J'ai toujours eu des relations interpersonnelles compliquées depuis mon enfance, des disputes avec des amies menant à un abandon. Durant mon collège je me suis retrouvée seule en 4e et abandonnée par mes amies. J'ai toujours été une personne qui s'accrochait aux autres car la solitude me faisait peur. Je me considérais comme un « calque » car j'apprenais à me mettre dans des cases sur ma façon d'agir, comment je m'habillais etc. Je ne savais pas ce que j'aimais ou non.
Depuis 2016, j'ai découvert la scarification, par peur d'être abandonné j'ai utilisé ce prétexte pour ne pas me faire quitter par mon copain. Après notre rupture en 2017, j'ai commencé à me mettre en danger en prenant de la drogue régulièrement, me scarifiant dès que possible. Cette deuxième addiction est encore présente aujourd'hui mais beaucoup plus espacée.
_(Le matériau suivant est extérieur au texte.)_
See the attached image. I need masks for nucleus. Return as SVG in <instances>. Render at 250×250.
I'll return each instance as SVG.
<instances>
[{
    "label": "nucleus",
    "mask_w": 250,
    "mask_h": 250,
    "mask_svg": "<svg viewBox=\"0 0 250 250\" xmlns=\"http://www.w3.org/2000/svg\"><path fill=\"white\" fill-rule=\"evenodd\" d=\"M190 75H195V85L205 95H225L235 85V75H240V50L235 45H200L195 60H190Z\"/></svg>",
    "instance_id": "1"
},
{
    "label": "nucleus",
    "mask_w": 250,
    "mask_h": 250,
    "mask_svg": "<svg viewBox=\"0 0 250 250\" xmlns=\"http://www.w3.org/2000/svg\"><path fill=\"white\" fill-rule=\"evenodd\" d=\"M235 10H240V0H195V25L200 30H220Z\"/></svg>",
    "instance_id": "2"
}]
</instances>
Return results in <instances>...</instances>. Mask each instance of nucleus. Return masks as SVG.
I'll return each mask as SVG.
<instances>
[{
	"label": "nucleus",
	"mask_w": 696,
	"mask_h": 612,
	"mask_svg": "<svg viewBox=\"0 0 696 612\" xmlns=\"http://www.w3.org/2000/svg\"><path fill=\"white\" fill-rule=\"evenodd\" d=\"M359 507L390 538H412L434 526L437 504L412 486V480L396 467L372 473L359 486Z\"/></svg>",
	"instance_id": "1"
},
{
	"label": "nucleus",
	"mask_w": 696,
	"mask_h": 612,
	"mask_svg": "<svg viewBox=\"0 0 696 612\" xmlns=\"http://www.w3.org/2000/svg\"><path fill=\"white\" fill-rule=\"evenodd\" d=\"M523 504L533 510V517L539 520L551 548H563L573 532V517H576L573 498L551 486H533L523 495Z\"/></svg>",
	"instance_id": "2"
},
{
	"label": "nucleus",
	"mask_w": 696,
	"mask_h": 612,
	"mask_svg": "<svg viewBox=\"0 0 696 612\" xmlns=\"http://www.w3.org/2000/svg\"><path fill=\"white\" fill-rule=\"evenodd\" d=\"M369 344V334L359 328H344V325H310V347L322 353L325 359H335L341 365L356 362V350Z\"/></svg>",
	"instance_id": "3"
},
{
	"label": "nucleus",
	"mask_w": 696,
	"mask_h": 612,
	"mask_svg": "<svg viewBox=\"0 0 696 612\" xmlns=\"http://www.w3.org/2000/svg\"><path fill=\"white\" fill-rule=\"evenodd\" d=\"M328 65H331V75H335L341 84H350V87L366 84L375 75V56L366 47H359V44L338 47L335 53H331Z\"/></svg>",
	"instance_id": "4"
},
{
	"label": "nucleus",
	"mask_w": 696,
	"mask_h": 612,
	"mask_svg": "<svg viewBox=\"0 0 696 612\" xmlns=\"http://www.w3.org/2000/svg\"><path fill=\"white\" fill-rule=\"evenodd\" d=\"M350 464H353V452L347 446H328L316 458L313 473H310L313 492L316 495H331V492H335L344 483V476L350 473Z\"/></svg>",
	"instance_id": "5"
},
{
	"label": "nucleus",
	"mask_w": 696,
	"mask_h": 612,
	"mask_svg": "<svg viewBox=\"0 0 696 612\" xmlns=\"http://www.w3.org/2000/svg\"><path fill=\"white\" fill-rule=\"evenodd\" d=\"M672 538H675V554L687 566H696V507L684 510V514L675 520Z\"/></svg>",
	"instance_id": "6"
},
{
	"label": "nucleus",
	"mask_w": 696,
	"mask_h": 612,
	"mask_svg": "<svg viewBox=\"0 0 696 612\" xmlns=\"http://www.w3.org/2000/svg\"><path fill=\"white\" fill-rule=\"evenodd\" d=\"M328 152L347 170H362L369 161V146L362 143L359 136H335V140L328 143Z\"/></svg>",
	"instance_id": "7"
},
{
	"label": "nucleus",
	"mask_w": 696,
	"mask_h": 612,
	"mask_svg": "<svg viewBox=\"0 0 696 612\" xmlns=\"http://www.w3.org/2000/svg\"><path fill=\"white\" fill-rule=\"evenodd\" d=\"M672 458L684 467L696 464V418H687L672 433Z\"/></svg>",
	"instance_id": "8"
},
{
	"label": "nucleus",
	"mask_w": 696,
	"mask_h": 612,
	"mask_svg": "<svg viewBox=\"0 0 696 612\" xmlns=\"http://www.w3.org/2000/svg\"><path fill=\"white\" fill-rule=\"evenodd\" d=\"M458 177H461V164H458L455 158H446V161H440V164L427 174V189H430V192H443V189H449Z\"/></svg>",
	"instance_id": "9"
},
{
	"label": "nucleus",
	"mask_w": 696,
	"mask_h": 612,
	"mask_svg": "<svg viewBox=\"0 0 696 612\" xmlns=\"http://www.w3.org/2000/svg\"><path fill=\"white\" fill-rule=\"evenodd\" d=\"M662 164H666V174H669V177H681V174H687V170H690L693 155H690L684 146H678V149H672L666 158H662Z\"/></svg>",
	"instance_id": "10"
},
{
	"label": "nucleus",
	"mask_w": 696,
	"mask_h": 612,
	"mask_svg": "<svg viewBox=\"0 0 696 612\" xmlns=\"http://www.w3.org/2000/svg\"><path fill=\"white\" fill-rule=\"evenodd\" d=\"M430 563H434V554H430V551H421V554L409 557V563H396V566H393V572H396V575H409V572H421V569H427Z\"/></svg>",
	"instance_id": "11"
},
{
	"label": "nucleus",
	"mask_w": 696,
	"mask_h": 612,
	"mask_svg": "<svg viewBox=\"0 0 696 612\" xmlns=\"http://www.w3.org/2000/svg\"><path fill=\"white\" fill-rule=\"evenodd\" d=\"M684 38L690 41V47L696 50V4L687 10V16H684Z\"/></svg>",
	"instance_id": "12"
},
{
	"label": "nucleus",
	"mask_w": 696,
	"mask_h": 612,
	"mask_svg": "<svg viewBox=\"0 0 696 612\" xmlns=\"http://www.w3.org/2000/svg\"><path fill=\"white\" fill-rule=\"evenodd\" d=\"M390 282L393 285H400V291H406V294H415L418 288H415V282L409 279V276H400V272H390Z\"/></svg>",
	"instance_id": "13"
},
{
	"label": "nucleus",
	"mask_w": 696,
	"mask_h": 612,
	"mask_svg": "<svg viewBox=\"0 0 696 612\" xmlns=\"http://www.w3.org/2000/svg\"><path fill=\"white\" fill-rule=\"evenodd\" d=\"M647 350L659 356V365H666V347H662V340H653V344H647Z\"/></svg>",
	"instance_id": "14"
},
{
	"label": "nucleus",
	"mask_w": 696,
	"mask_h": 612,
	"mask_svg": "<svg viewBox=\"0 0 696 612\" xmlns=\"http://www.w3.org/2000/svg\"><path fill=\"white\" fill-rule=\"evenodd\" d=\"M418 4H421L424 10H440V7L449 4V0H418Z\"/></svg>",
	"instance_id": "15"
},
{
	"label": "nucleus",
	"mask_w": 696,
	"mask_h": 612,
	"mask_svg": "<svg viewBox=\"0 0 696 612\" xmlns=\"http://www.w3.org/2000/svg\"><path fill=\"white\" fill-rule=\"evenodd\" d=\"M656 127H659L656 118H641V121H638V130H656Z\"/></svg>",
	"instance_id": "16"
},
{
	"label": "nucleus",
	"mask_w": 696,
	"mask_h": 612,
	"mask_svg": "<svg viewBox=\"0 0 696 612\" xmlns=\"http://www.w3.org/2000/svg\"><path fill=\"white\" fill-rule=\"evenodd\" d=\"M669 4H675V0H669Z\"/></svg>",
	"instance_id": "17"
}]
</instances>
Depuis peu, j'ai installé une application pour noter mes humeurs de la journée, et le résultat est concluant : je passe d'une émotion extrême à l'autre dans une journée. En août 2020, j'ai vécu une rupture compliquée ce qui a aggravé les perturbations de l'humeur. Aujourd'hui (novembre 2020) mes crises hautes et basses sont très intenses et aléatoires. Elles ressemblent à des phases maniaques et dépressives des personnes bipolaire. Un jour il me sera impossible de bouger de mon lit, et le lendemain je vais faire une crise maniaque en étant remplie d'émotions positives à l'extrême. Un exemple qui m'est arrivée il n'y a pas longtemps était une crise maniaque. Je me sentais invincible et intouchable, j'ai envoyé un message à un ancien harceleur en l'insultant, ensuite j'ai compris que mon état n'était pas normal alors je suis allée voir des infirmières pour me calmer (je suis en clinique), je bougeais dans tous les sens, parlais fort, ne ressentais plus les douleurs de mes plantes de pieds, et ça a duré une heure. A la fin de cette crise, j'ai eu des courbatures sur tout le corps et une extrême fatigue.
Etant borderline léger je ne présente pas tous les symptômes comme l'impulsivité. Je suis de nature calme et réfléchie, et suis très rarement impulsive car j'ai besoin d'organisation.
Mon séjour en clinique m'a appris que mes changements d'humeurs étaient très extrêmes mais gérables. J'ai redécouvert des thérapies que j'avais perdu pour pallier les scarifications et aux flash/ envies suicidaires, comme le dessin et l'écriture d'articles sur des sujets que j'aime. Apprendre à se comprendre est une thérapie aussi, on peut essayer beaucoup de méthodes différentes afin de se calmer ou exprimer ce que l'on ressent. Pour l'instant je n'ai très peu de conseils pour aider à soigner ce trouble car moi-même je suis encore novice là-dessus. Mais si tu souhaites avoir des exemples de solutions je t'invite à lire le livre que j'ai cité en introduction.
J'espère t'avoir aidé à te comprendre, ou bien à te renseigner sur ce trouble. Merci d'avoir lu cet article qui est le plus gros que j'ai fait jusqu'ici. Je te souhaite bon courage et beaucoup de bonheur.